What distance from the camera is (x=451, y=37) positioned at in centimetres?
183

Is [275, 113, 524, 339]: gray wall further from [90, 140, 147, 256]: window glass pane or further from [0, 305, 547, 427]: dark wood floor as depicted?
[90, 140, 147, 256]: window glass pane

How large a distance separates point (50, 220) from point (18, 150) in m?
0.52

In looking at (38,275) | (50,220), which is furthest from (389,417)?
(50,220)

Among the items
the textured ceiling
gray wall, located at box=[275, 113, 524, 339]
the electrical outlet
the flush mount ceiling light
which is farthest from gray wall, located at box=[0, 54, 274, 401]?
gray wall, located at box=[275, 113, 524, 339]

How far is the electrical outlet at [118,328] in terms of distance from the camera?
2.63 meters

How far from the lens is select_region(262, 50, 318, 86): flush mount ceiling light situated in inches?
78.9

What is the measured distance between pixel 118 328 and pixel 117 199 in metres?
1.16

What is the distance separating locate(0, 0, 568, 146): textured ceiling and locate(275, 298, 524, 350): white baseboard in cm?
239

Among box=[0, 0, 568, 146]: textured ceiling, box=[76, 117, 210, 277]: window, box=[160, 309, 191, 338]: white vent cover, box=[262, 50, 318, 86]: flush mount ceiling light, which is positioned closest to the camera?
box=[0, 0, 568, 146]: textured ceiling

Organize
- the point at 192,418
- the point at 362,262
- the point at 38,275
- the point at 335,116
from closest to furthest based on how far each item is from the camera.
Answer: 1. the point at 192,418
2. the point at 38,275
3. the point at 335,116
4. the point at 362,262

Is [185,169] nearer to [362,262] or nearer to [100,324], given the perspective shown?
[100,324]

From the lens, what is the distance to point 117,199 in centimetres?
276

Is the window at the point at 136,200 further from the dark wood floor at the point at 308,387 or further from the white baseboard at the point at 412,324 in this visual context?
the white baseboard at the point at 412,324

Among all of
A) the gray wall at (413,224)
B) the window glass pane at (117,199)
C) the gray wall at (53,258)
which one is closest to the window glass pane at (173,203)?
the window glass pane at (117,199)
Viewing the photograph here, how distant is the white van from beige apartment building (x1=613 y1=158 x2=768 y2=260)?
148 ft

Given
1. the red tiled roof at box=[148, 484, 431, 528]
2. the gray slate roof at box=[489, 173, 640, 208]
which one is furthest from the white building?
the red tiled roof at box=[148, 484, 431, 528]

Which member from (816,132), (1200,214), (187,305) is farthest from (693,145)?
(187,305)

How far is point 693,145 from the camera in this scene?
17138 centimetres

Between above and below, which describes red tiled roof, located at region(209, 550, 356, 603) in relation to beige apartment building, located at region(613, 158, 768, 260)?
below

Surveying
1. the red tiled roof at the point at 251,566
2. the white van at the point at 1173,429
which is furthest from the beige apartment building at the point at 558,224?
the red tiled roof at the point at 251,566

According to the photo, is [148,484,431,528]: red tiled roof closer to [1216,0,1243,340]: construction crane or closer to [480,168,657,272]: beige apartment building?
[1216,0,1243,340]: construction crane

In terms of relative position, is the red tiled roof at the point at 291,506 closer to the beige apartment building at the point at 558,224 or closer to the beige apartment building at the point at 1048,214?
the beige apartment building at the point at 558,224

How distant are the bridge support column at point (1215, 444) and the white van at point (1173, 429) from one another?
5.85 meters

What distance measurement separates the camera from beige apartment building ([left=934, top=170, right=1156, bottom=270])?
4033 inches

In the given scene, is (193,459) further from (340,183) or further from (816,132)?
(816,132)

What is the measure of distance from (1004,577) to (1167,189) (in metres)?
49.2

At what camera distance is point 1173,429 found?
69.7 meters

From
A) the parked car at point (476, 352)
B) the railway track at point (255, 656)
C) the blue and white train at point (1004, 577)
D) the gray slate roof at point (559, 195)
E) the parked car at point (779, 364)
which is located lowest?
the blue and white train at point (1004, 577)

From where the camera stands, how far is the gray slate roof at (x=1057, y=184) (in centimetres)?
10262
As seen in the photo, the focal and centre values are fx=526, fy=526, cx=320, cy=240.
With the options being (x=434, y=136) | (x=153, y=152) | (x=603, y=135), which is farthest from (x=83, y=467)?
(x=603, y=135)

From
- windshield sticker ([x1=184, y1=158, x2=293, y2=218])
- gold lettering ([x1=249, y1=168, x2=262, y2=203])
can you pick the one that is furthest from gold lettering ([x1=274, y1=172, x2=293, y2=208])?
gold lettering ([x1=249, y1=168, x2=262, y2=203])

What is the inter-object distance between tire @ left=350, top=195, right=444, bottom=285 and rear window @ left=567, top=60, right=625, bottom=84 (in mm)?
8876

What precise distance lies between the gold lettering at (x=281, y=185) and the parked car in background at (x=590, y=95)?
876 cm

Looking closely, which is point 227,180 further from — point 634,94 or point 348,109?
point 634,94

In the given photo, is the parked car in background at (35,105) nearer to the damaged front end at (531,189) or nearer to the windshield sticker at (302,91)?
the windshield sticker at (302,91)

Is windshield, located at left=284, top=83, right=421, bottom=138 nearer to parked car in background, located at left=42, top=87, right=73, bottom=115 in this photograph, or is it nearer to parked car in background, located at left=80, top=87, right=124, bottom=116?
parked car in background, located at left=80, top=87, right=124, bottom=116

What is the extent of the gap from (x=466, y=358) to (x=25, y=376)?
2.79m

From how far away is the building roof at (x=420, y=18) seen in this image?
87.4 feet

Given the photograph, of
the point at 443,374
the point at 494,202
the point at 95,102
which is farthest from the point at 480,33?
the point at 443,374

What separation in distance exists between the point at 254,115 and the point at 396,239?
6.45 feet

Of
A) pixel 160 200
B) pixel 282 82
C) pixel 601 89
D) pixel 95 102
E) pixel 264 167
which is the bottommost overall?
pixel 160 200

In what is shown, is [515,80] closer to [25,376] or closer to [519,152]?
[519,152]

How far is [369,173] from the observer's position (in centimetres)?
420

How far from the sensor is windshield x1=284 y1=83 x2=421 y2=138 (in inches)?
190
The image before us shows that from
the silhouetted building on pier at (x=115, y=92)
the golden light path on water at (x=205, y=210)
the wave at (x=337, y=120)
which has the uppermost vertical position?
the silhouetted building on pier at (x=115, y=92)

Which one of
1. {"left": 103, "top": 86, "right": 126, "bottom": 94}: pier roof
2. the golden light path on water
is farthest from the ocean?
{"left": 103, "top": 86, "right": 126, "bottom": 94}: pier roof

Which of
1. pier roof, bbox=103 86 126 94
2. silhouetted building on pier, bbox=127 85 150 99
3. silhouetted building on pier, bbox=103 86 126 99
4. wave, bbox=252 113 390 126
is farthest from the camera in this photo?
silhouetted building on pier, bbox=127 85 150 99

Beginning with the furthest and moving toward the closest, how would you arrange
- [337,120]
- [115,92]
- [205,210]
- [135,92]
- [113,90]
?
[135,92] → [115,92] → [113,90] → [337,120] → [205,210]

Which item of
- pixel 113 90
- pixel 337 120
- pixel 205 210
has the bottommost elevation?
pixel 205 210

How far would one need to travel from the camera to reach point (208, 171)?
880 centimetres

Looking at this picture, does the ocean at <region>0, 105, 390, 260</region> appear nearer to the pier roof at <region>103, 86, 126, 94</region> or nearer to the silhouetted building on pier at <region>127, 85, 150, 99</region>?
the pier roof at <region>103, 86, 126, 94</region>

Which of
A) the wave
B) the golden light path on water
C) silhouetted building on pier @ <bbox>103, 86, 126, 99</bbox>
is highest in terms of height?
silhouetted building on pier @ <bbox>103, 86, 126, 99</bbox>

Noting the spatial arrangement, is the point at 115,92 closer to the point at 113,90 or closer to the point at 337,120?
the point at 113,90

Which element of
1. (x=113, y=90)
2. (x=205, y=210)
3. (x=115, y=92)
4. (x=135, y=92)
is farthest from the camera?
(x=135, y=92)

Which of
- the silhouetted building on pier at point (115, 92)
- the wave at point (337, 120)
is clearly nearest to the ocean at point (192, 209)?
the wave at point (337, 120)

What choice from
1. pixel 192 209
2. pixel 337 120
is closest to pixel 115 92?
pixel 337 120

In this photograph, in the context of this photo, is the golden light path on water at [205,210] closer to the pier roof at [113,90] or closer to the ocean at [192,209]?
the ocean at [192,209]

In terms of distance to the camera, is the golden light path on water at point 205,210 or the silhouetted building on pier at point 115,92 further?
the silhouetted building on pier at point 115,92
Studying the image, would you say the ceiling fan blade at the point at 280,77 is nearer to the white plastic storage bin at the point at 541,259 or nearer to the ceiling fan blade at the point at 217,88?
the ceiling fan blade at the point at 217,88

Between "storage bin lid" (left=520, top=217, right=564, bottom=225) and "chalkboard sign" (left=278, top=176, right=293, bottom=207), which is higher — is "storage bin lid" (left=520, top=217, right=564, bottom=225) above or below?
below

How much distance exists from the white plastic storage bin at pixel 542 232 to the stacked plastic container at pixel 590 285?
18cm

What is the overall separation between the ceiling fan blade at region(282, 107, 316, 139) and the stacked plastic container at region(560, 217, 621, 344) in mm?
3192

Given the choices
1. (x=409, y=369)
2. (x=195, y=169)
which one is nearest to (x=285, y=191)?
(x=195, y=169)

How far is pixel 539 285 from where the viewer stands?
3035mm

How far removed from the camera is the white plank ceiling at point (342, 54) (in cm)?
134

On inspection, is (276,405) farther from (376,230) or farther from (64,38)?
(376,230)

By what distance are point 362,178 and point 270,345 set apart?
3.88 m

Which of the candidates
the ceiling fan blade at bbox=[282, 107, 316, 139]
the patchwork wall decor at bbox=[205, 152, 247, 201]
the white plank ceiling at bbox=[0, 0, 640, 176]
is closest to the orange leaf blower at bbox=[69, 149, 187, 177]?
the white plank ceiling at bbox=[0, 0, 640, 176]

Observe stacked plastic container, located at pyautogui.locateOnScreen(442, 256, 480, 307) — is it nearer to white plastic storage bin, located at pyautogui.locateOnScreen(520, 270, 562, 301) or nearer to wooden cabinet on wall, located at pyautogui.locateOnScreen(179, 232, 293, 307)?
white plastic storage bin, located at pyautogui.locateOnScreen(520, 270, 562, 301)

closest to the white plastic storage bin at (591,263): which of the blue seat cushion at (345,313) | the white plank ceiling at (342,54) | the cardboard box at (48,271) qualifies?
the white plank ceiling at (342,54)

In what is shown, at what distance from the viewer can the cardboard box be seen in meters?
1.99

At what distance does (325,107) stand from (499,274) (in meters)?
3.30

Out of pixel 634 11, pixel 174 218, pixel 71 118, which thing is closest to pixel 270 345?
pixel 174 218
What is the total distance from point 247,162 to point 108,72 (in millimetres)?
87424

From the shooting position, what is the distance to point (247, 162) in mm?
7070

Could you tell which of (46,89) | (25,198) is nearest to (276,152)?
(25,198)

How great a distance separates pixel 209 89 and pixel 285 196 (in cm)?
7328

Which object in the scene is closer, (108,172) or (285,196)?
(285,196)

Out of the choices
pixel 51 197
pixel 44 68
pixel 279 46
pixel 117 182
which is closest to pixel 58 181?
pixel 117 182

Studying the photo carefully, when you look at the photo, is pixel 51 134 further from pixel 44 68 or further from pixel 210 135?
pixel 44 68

□ □ □ □

#### [PROBLEM TO SOLVE]
Your task is to output exactly the lines running from the one with "How far is pixel" through the final line of the material above, with both ends included.

#### [ANSWER TO THIS TASK]
How far is pixel 539 285 from where the viewer stands?
3035mm

How far removed from the camera is the white plank ceiling at point (342, 54) (in cm)?
134

On inspection, is (276,405) farther from (376,230) or farther from (64,38)?
(376,230)

By what distance are point 362,178 and point 270,345 set apart?
3.88 m

Which of the candidates
the ceiling fan blade at bbox=[282, 107, 316, 139]
the patchwork wall decor at bbox=[205, 152, 247, 201]
the white plank ceiling at bbox=[0, 0, 640, 176]
is closest to the orange leaf blower at bbox=[69, 149, 187, 177]?
the white plank ceiling at bbox=[0, 0, 640, 176]

Observe stacked plastic container, located at pyautogui.locateOnScreen(442, 256, 480, 307) — is it nearer to white plastic storage bin, located at pyautogui.locateOnScreen(520, 270, 562, 301) or nearer to wooden cabinet on wall, located at pyautogui.locateOnScreen(179, 232, 293, 307)?
white plastic storage bin, located at pyautogui.locateOnScreen(520, 270, 562, 301)

closest to the white plastic storage bin at (591,263): which of the blue seat cushion at (345,313) | the white plank ceiling at (342,54) | the cardboard box at (48,271) qualifies?
the white plank ceiling at (342,54)

In what is shown, at what distance from the viewer can the cardboard box be seen in meters?
1.99

At what distance does (325,107) stand from (499,274) (in meters)?
3.30

Out of pixel 634 11, pixel 174 218, pixel 71 118, which thing is closest to pixel 270 345?
pixel 174 218
What is the total distance from point 247,162 to point 108,72 (in millimetres)?
87424

From the shooting position, what is the distance to point (247, 162) in mm?
7070

Could you tell which of (46,89) | (25,198) is nearest to (276,152)?
(25,198)

How great a distance separates pixel 209 89 and pixel 285 196 (in cm)?
7328

Which object in the scene is closer, (108,172) or (285,196)?
(285,196)

Out of the choices
pixel 51 197
pixel 44 68
pixel 279 46
pixel 117 182
which is closest to pixel 58 181?
pixel 117 182

Studying the photo carefully, when you look at the photo, is pixel 51 134 further from pixel 44 68 or further from pixel 210 135?
pixel 44 68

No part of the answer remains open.